Baudelaire et les chats

D.R.

Dans ses chroniques, Alexandre Vialatte disait volontiers du chat : « Dieu l’a fait, dans sa grande bonté, pour que l’homme puisse caresser le tigre. » Mais était-il vraiment l’auteur de cette observation irréfutable ?

Elle circulait déjà, avec quelques variantes, depuis près d’un siècle. On l’a longtemps attribuée à Hugo. À tort. Il semblerait que son auteur en fut Joseph Méry (1798-1866), l’une des personnalités romantiques les plus en vue de son temps et les moins en vue depuis lors. Seuls les amateurs d’art lyrique avertis se souviendront peut-être qu’il avait écrit, pour le théâtre, une Bataille de Toulouse qui servit de base au livret de l’opéra de Verdi, La Battaglia di Legnano… Un jour qu’il rendait visite à Hugo et qu’un chat se frottait à ses jambes, Méry aurait dit à son ami : « Dieu a fait le chat pour donner à l’homme le plaisir de caresser le tigre. » Hugo nota ce propos.

À ma connaissance, nul n’a jamais attribué cette phrase sur les chats et les tigres à Baudelaire – et c’est tout à fait dommage. Il aurait mérité, lui aussi, de la formuler. Existe-t-il une approche des chats aussi baudelairienne que celle-ci ?

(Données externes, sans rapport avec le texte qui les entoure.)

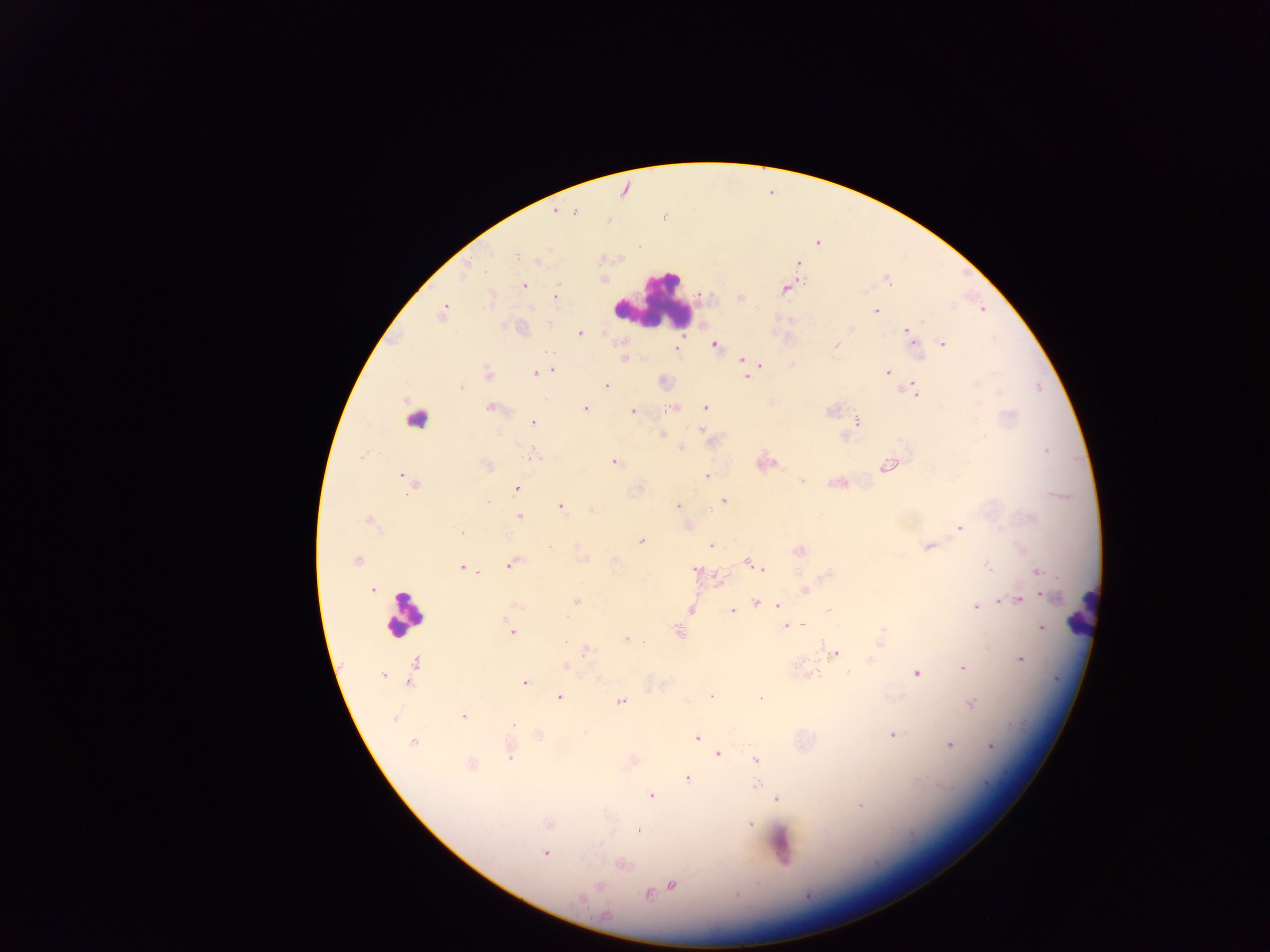

Approximate centers as x y in pixels.
Summary:
  - Plasmodium parasite locations: 574 210; 556 212; 817 243; 516 255; 538 259; 798 263; 885 277; 603 279; 524 285; 786 287; 555 297; 741 298; 875 311; 443 312; 550 321; 851 329; 909 332; 579 333; 942 344; 714 345; 835 345; 677 348; 623 359; 742 360; 758 366; 551 370; 888 372; 535 373; 487 374; 748 375; 663 381; 606 385; 460 386; 912 391; 772 402; 490 407; 584 408; 672 408; 705 408; 632 410; 857 420; 532 422; 703 430; 661 434; 680 447; 536 455; 614 462; 763 463; 888 465; 486 466; 707 476; 404 478; 801 480; 838 482; 411 483; 516 489; 722 501; 560 506; 678 506; 592 510; 518 517; 369 521; 686 526; 960 526; 462 533; 640 540; 711 545; 929 546; 799 551; 582 558; 356 560; 747 561; 512 563; 462 567; 987 567; 764 569; 695 570; 1037 572; 827 574; 717 581; 373 590; 804 591; 1012 599; 1017 599; 1000 600; 576 601; 756 602; 775 604; 514 605; 976 607; 690 608; 830 609; 731 611; 785 626; 1042 629; 677 630; 511 631; 881 636; 627 639; 586 649; 835 652; 870 660; 1020 660; 415 664; 565 665; 964 667; 916 672; 383 675; 807 676; 598 677; 411 681; 525 682; 711 696; 559 697; 620 701; 971 704; 463 716; 392 718; 513 725; 539 734; 893 734; 697 739; 413 742; 949 745; 991 747; 510 751; 718 753; 757 759; 471 764; 686 777; 756 783; 651 795; 776 798; 861 805; 549 823; 749 824; 638 831; 544 853; 620 864; 671 885; 647 893
  - Leukocyte locations: 655 301; 415 423; 1082 613; 405 614; 780 844
  - Field of view: single
  - Preparation: thick blood smear
  - Image size: 1270×952 pixels
  - Country: Ghana
  - Capture: mobile-phone photograph through a microscope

Les chats ne sont-ils pas, pour le poète, le concentré du bien-être et de l’intimité domestique, « puissants et doux, orgueil de la maison », et, dans le même temps, pur mystère, étrangeté, apparitions lointaines, qui « prennent en songeant les nobles attitudes/ Des grands sphinx allongés au fond des solitudes » – les chats que l’on regarde, jusqu’à s’y perdre, alors que « des parcelles d’or, ainsi qu’un sable fin/ étoilent vaguement leurs prunelles mystiques » ?

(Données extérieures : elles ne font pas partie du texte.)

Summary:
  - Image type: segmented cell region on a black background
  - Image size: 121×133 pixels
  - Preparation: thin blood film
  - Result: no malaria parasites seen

Aucun doute, les chats baudelairiens sont présents auprès de nous, compagnons des « amoureux fervents et des savants austères », et les chats, tout autant, nous échappent, comme rendus parfois, comme le tigre, à leur sauvagerie instinctive, à leur liberté inaccessible, à leur violence.

Il y aurait tant à dire sur les chats baudelairiens ! Un thème d’inspiration parmi d’autres ? Non, pas du tout ! Les chats, au contraire, sont l’une des clés les plus précieuses pour pénétrer dans son œuvre. L’une des correspondances déterminantes chez lui vers la sensualité, l’érotisme, l’ésotérisme, l’inconnu, le vertige, le péché, vers la Femme, vers le Mal aussi bien que vers la douceur enivrante des choses !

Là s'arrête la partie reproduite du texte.